→ **Teks Bacaan**
────────────────────

Nasib-Nasib Para Pemain Terbaik Piala Dunia U-17

Cerita

by Ardy Nurhadi Shufi

Ardy Nurhadi Shufi

Juru Taktik Amatir
ardynshufi@gmail.com

Nasib-Nasib Para Pemain Terbaik Piala Dunia U-17

Perhelatan Piala Dunia U-17 2015 telah bergulir sejak 17 Oktober. Talenta-talenta terpilih dari 24 negara di seluruh dunia saling unjuk kebolehan pada turnamen yang digelar per dua tahun tersebut. Selain untuk prestasi pribadi dan negara, bukan tak mungkin nasib para pemain menjadi lebih baik pasca turnamen ini usai.

Para pemandu bakat dari kesebelasan-kesebelasan top Eropa tentu saja tak akan melewatkan turnamen ini. Para pemain berbakat itu punya kesempatan besar untuk direkrut akademi kesebelasan Eropa dengan harapan bisa menjadi pemain bintang di masa depan.

────────────────────

→ **Yang Diharapkan**
Salin ulang seluruh bagian teks bacaan tentang pemain terbaik Piala Dunia U-17, mulai dari "by Ardy Nurhadi" hingga "turnamen ini usai.", dengan mengganti "24 negara" menjadi "32 negara".

────────────────────

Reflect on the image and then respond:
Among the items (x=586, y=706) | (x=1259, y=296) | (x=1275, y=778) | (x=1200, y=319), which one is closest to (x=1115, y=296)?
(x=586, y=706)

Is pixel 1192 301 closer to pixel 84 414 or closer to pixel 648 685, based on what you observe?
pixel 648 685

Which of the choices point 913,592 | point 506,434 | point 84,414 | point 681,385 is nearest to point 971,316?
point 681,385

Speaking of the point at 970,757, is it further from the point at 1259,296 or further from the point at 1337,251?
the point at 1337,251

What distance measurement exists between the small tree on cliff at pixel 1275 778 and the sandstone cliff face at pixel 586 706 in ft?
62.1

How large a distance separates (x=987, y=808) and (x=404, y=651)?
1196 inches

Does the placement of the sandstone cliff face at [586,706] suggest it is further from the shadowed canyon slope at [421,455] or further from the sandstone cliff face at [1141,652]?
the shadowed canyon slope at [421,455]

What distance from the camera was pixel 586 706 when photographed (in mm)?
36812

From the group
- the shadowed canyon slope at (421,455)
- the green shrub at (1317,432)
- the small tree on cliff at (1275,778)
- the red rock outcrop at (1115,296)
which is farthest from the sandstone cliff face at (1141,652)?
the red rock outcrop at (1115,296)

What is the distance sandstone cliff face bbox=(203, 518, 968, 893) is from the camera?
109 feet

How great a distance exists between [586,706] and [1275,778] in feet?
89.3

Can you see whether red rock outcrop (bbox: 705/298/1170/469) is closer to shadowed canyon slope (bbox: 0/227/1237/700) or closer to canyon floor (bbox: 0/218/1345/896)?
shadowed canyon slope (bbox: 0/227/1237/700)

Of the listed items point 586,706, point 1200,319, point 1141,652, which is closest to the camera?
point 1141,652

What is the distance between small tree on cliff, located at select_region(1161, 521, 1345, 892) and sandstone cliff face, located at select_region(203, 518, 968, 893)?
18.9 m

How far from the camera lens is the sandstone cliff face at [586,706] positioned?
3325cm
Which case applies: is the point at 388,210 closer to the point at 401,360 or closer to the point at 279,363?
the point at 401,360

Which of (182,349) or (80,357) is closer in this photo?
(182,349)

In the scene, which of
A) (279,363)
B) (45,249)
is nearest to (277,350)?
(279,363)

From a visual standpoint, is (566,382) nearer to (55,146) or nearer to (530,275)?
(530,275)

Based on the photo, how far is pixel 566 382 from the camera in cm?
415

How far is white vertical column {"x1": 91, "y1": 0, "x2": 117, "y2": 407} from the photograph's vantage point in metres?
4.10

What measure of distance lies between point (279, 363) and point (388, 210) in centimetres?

────────────────────

→ **Jawaban Tertulis**
by Ardy Nurhadi Shufi

Ardy Nurhadi Shufi

Juru Taktik Amatir
ardynshufi@gmail.com

Nasib-Nasib Para Pemain Terbaik Piala Dunia U-17

Perhelatan Piala Dunia U-17 2015 telah bergulir sejak 17 Oktober. Talenta-talenta terpilih dari 32 negara di seluruh dunia saling unjuk kebolehan pada turnamen yang digelar per dua tahun tersebut. Selain untuk prestasi pribadi dan negara, bukan tak mungkin nasib para pemain menjadi lebih baik pasca turnamen ini usai.